* TEXTO *
Duas características recorrentes na obra de Renoir devem ser ressaltadas aqui. A primeira é a ideia (influenciada, talvez, por sua infância descrita em Pierre-Auguste Renoir, Meu Pai e pelo pano de fundo do Impressionismo Francês) de vida como um fluxo contínuo[6]. Renoir cita as palavras de Antoine Lavoisier, que diz “Na natureza, nada se perde, nada se cria, tudo se transforma”, como um de seus textos favoritos. O segundo é o padrão de relacionamentos recorrente em seus filmes (uma extensão e um questionamento do “triângulo eterno”) que envolve uma pessoa como alvo de outras três – geralmente uma mulher para três homens (A Carroça de Ouro, Estranhas Coisas de Paris, Segredos da Alcova, French Can Can e também A Regra do Jogo, no qual temos quatro homens, se contarmos St. Baugin), apesar que em Rio Sagrado temos um homem para três mulheres. A inclusão de uma terceira opção afeta crucialmente o significado do triângulo, que em nossa cultura tem sido firmemente associado à exclusividade e à necessidade de escolha (geralmente, o conflito se dá entre o matrimônio, família e amor romântico, pólos ideológicos opostos e complementares). Se possível, por que não quatro, cinco – ou vinte?

O filme foi inicialmente recebido (e ainda o é por algumas pessoas) como uma virulenta sátira social, um ataque à decadente classe dominante em sua iminente e inevitável dissolução. Perguntado sobre essa interpretação, Renoir respondeu com espanto: “Mas eu amo essas pessoas… adoraria ter vivido naquele mundo”. É consistentemente analisável, penso eu, no sentido da tensão entre os dois impulsos que essas respostas sugerem.

Há outra maneira de olhar para a rica ambiguidade de sentido do filme: pode ser lido como um filme sobre pessoas que foram longe demais ou como um filme sobre pessoas que não podem ir tão longe. Muitos comentam da dificuldade de definir precisamente quais são as regras do jogo. Na verdade, cada personagem tem a sua regra pessoal ou uma variação de um implícito conjunto de regras. Apenas em dois personagens as regras aparecem límpidas e rígidas em sua aplicação: Schumacher (Gaston Modot) e Lisette (Paulette Dubost). Um aspecto da complexa e precisa organização formal de A Regra do Jogo pode ser sugerida ao pontuarmos três coisas a respeito de ambos os personagens: (1) eles são marido e mulher; (2) as regras que eles aplicam são as que mais contrastam com qualquer outra mostrada no filme, quase diamentralmente opostas; (3) é a aplicação por ambos de suas regras que ocasiona a catástrofe no clímax. As regras de Schumacher, o guarda de caça vindo da Alsácia (deliberadamente retratado, em 1939, como um embrião de fascista), são centradas em noções estritas e repressoras de fidelidade matrimonial e a posse da mulher pelo marido, que dão a ele a prerrogativa moral de atirar na mulher e no amante na ocasião da descoberta da infidelidade. As regras de Lisette, a criada das senhoritas parisienses, concentram-se em noções de liberdade de brincadeiras sexuais desde que permaneçam frívolas e sem compromisso. Quando se fala de seriedade, as prioridades são sócio-ideológicas; Octave (Renoir) está muito velho para Christine (Nora Gregor) e não tem condições de dar a ela o luxo ao qual está acostumada.

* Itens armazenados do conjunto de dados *
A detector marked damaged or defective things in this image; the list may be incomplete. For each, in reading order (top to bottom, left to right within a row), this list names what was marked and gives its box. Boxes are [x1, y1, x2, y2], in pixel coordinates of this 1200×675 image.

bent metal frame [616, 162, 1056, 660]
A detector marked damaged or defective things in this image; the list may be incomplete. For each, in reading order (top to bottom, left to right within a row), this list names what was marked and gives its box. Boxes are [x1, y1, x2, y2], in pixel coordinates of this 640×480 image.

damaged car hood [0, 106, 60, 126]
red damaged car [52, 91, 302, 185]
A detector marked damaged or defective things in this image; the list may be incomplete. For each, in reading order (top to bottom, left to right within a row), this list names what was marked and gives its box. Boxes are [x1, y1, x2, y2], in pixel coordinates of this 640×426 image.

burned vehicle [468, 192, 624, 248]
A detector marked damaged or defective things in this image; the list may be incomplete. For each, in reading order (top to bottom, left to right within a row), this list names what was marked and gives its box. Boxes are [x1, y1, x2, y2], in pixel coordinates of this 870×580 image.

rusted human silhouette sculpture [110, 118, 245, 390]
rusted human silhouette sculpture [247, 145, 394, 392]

* INSTRUÇÕES DO EXERCÍCIO *
**A)** Responda com base no texto sobre Renoir:
(i) De quem são as palavras que Renoir cita como um de seus textos favoritos?
(ii) O que Renoir respondeu quando perguntaram se o filme era uma sátira social?
(iii) Em quais dois personagens as regras aparecem límpidas e rígidas?
**B)** Diga se cada afirmação concorda com o texto sobre Renoir. Responda sim ou não e cite as palavras do texto que decidem a questão.
(i) Em Rio Sagrado, há uma mulher para três homens.
(ii) Schumacher e Lisette são marido e mulher.
(iii) Lisette é a guarda de caça vinda da Alsácia.
**C)** Dê sequência ao texto sobre Renoir, começando logo após a última frase.

* RESPOSTAS POR TAREFA *
**A)**
(i) De Antoine Lavoisier.
(ii) “Mas eu amo essas pessoas… adoraria ter vivido naquele mundo”.
(iii) Schumacher e Lisette.

**B)**
(i) Não: “apesar que em Rio Sagrado temos um homem para três mulheres”.
(ii) Sim: “(1) eles são marido e mulher”.
(iii) Não: “As regras de Lisette, a criada das senhoritas parisienses”.

**C)**
Entre esses dois – com seu conjunto de regras igualmente definidos e aprisionantes, ainda que antagônicos – posicionam-se os personagens centrais do filme, os quais orbitam numa palheta de incerteza e confusão acerca da natureza das regras. E a incerteza de Christine é significantemente a mais aguda. Sob seu ponto de vista, a ambiguidade do filme pode ser explicada de outra forma: a história de uma mulher tentando desesperadamente entender qual é o papel que deve ocupar ou a história de uma mulher que não se conforma em aceitar que todos os papeis sejam um alçapão e os recusa – sendo os papeis definidos de acordo com as relações disponíveis com os homens. É importante reconhecer que a sociedade retratada por Renoir é composta quase inteiramente de outsiders: o marquês é judeu, Christine é de Viena, André Jurieu (Roland Toutain) vem do modernoso mundo dos aviões e das figuras públicas, Octave é um eterno marginal onde quer que esteja. O personagem que demonstra incorporar a ideia que temos de uma estável sociedade aristocrática é o general, um velho cujo mantra é o de que tudo está morrendo.

Trata-se de uma sociedade cuja ordem atingiu um estágio de iminente colapso, o que pode ser visto tanto como o fim ou o princípio de algo (o filme convida a ambas as interpretações). “Não quero cercas, não quero coelhos”, diz o marquês a Schumacher, e tal frase guarda paralelos com o paradoxal comportamento sexual dos personagens ao longo do filme. Não sou conhecedor dos laços domésticos dos coelhos – sua organização familiar pode ser tão impecavelmente burguesa como aparece nos livros de uma das minhas autoras favoritas, Beatrix Potter – mas no imaginário popular os coelhos carregam a conotação de promiscuidade; “reproduzir-se como coelhos” não se refere só ao tamanho da prole e implica também hábitos sexuais. A ênfase durante a caça está no despreocupado abatimento do coelho, um imaginário que evoca uma forte simpatia a favor do que está sendo destruído.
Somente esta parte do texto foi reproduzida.